**Extrait source:**
>>>>>

Dans le monde public, les choses sont claires pour les agents de l’Etat : l’écriture inclusive est, dans cette fonction publique, persona non grata (I)étant bien précisé que mon but n’est absolument pas de me prononcer sur le fond du débat, mais seulement sur son appréhension en droit. 

Plus largement, les autorités administratives peuvent, comme vient de le rappeler le Conseil d’Etat, interdire dans les services publics (comme celui de l’éducation, par exemple) relevant de leur responsabilité de recourir à certains éléments de l’écriture inclusive; notamment le point médian (II). A cette occasion, la Haute Assemblée a également confirmé que les règles de féminisation féminisation en vigueur dans l’enseignement (circulaire du ministre de l’éducation nationale du 5 mai 2021) ne sont pas contraires au droit national ou au droit européen.

<<<<<

**Jeu d'enregistrements:**
>>>>>

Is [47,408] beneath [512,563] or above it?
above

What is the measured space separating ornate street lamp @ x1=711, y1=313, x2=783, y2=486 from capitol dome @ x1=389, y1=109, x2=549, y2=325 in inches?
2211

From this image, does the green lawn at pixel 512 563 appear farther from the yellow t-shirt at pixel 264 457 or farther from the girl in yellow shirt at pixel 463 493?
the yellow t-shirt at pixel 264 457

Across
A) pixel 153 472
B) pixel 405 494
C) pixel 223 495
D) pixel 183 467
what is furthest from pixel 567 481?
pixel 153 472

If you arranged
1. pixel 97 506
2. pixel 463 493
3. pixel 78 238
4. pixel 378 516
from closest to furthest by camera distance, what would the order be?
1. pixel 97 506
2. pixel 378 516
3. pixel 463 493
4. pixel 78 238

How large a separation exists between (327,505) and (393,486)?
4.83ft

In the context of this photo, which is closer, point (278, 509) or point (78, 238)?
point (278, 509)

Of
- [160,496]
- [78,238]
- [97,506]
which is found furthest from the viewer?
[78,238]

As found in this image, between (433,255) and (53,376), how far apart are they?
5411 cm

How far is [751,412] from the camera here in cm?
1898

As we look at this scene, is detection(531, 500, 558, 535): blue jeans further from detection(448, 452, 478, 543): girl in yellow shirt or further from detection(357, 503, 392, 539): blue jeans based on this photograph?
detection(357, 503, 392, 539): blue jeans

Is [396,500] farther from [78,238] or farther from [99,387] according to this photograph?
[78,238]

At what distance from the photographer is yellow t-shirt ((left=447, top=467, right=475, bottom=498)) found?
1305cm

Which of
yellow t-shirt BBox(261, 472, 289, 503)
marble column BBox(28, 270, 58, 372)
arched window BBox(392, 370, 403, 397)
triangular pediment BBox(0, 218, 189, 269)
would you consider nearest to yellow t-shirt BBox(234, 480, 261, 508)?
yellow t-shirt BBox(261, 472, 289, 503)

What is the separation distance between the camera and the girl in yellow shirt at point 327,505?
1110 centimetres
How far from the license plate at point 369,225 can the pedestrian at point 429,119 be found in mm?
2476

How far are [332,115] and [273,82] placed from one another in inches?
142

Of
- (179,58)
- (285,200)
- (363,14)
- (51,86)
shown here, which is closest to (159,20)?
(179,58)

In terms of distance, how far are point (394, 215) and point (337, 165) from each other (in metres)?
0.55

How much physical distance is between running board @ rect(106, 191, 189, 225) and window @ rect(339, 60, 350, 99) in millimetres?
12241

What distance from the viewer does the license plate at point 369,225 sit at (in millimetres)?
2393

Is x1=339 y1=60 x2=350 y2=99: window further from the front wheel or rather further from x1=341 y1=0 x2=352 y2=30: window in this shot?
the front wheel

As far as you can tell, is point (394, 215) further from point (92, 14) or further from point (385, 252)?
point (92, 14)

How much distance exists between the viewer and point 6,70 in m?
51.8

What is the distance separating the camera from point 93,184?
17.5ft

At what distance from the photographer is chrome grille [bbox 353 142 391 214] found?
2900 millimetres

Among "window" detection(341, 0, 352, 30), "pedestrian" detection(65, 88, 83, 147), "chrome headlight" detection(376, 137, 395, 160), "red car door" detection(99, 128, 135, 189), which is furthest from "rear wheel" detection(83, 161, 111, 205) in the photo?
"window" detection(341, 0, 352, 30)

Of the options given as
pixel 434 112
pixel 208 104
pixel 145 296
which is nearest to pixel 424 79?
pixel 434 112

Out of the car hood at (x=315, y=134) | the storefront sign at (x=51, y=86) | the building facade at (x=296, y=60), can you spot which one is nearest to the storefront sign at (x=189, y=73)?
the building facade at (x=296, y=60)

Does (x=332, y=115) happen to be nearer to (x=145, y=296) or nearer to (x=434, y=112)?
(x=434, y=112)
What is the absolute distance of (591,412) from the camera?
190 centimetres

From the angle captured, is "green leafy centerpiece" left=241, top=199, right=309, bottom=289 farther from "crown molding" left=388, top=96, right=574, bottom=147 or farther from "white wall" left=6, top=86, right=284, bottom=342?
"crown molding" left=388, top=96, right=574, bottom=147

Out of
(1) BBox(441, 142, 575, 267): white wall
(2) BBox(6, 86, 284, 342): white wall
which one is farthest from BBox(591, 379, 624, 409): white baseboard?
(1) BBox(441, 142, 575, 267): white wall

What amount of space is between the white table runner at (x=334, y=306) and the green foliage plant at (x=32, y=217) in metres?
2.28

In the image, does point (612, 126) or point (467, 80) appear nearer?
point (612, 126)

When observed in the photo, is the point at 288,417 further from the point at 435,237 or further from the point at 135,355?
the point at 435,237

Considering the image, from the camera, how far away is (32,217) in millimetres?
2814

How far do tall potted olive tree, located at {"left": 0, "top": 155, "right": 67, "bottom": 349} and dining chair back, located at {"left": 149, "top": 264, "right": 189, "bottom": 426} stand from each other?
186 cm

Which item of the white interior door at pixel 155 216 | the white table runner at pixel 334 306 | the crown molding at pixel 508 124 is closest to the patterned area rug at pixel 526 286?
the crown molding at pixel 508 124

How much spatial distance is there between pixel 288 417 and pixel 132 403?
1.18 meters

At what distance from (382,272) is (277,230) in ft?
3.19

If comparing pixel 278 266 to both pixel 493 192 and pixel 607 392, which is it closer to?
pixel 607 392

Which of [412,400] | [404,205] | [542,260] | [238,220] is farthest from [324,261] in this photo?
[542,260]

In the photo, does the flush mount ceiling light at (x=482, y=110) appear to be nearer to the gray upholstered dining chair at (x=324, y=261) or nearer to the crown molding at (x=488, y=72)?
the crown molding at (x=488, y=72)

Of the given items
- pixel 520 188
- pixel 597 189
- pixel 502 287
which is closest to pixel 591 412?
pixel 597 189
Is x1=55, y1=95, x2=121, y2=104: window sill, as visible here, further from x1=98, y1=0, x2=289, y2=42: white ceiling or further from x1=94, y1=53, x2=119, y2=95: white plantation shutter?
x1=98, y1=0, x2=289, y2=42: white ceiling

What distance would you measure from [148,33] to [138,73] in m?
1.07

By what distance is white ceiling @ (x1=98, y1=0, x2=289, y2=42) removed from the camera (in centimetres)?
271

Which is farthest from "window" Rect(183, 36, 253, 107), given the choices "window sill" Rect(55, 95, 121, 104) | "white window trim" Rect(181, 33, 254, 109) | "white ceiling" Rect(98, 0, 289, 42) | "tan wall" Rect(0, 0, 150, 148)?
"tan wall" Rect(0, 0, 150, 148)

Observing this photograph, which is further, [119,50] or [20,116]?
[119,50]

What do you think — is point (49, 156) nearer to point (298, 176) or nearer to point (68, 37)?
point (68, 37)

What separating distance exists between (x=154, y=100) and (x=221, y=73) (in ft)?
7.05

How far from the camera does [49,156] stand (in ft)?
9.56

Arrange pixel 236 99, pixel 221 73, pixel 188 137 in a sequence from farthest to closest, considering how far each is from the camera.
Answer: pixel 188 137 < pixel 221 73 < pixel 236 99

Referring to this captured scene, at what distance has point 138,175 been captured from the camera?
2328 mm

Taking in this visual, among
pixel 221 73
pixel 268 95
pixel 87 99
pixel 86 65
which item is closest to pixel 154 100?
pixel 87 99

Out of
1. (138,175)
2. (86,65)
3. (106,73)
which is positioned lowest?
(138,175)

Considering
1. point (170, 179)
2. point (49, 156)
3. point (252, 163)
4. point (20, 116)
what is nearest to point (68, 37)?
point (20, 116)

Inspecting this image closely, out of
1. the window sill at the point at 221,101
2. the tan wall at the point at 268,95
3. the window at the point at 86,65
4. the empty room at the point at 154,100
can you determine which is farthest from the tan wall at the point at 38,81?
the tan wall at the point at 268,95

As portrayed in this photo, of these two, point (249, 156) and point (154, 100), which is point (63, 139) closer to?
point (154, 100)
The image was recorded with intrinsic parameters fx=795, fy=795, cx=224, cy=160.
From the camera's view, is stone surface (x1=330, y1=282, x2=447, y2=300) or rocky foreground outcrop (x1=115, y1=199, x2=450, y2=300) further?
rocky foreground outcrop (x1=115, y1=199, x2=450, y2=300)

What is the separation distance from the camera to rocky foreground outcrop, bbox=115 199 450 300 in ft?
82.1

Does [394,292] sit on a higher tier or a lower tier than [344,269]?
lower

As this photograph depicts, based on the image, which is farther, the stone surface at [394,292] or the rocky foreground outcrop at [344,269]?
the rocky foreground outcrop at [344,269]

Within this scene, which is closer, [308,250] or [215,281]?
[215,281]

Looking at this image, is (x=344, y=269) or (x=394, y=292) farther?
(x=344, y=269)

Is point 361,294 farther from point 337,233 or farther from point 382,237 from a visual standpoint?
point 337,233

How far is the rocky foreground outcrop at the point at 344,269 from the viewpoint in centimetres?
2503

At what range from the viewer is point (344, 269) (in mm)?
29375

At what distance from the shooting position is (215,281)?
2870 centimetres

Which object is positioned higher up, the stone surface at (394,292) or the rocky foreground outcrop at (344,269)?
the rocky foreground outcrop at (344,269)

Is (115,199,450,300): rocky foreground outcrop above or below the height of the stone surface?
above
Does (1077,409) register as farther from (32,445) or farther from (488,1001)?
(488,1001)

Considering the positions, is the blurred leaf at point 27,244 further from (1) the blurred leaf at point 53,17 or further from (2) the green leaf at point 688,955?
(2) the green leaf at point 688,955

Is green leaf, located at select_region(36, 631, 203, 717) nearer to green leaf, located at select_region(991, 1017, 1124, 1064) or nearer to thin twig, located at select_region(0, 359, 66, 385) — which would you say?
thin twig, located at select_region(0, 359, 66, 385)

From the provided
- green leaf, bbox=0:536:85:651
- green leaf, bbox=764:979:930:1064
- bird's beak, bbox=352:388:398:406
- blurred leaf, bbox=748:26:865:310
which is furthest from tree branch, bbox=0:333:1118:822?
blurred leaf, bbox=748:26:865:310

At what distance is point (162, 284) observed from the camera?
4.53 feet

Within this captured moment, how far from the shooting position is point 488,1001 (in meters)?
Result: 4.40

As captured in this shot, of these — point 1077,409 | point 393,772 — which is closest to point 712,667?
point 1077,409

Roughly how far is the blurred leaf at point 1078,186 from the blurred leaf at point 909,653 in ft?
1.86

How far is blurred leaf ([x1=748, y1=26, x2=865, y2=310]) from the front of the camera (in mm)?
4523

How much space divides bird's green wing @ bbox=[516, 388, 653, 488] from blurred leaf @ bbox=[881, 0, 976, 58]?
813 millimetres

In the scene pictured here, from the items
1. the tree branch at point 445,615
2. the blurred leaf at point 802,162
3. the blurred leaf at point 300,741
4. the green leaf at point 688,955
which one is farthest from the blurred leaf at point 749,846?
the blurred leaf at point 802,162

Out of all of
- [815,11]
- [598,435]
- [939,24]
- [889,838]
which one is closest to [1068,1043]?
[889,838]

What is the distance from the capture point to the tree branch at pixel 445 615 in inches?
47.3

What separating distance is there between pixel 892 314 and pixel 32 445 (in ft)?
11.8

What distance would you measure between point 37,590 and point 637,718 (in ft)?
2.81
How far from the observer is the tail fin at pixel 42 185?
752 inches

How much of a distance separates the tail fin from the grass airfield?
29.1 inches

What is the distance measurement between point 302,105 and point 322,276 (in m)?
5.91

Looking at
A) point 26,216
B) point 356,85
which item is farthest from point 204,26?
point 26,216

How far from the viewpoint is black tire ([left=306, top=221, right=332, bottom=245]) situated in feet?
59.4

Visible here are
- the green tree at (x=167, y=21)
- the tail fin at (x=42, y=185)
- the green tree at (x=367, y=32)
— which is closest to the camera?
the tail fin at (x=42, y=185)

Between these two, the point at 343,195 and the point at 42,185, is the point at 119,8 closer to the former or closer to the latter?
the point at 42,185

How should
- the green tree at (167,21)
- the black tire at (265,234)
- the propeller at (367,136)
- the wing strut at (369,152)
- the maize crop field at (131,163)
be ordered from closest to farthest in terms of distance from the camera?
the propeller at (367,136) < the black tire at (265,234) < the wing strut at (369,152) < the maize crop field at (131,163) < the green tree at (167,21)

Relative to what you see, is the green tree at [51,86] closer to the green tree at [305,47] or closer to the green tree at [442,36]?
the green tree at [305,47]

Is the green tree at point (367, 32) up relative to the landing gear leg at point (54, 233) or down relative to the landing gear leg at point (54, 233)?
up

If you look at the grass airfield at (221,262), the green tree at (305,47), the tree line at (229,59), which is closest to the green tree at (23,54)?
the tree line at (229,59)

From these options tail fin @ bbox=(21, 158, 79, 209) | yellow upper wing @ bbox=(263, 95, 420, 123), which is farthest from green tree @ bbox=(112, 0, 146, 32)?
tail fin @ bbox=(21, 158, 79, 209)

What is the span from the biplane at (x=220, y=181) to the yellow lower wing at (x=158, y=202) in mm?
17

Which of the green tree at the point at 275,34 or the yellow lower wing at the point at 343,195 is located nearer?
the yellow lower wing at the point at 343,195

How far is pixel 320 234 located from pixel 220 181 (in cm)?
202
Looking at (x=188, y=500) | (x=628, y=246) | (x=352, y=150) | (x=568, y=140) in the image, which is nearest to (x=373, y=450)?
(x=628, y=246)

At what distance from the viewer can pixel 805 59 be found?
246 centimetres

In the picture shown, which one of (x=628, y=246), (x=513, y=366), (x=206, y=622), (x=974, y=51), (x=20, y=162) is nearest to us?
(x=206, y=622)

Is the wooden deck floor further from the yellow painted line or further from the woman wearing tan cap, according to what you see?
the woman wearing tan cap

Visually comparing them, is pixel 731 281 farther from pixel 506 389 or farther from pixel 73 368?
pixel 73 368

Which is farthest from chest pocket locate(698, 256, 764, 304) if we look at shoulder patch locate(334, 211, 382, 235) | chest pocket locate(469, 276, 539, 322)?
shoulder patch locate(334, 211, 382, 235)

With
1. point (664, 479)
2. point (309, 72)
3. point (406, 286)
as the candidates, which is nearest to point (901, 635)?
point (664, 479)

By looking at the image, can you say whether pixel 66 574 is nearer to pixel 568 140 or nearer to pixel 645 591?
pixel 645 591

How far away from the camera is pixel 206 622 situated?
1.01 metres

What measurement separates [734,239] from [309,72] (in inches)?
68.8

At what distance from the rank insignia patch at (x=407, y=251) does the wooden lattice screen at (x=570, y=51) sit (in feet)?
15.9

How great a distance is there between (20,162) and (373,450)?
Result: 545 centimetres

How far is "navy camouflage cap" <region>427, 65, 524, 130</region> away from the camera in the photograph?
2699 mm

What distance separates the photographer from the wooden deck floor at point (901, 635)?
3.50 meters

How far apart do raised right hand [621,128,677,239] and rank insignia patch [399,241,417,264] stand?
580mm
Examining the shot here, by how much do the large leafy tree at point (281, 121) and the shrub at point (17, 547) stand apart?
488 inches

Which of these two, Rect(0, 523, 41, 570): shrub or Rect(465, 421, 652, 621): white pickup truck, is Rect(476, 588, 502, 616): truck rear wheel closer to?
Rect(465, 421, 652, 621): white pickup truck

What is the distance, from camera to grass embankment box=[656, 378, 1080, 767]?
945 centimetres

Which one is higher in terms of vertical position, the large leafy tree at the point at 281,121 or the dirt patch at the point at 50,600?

<<<<<

**Votre consigne:** Prolongez l'extrait sur l'écriture inclusive dans la fonction publique en reprenant juste après sa dernière phrase.

**Réponse:**
La situation s’avère bien plus délicate pour les autres personnes publiques, d’autant que des jurisprudences du TA de Paris et du TA de Grenoble pourraient être présentées comme contradictoire à première vue… et beaucoup moins quand y regarde de près. Et ce au fil de débats juridiques subtils (III). 

Enfin, il est à noter qu’une proposition de loi a été adoptée en première lecture à ce sujet au Sénat, mais la fin de son parcours parlementaire pourrait être interrompue (IV). Comme un mot l’est par un point en sa dernière syllabe. 

  • I. Pour les agents de l’Etat, il n’y a pas de débat.  
  • II. Plus largement, les autorités administratives peuvent, comme vient de le rappeler le Conseil d’Etat en décembre 2024, interdire dans les services publics (comme celui de l’éducation, par exemple) relevant de leur responsabilité de recourir à certains éléments de l’écriture inclusive; notamment le point médian. A cette occasion, la Haute Assemblée a également confirmé que les règles de féminisation féminisation en vigueur dans l’enseignement (circulaire du ministre de l’éducation nationale du 5 mai 2021) ne sont pas contraires au droit national ou au droit européen.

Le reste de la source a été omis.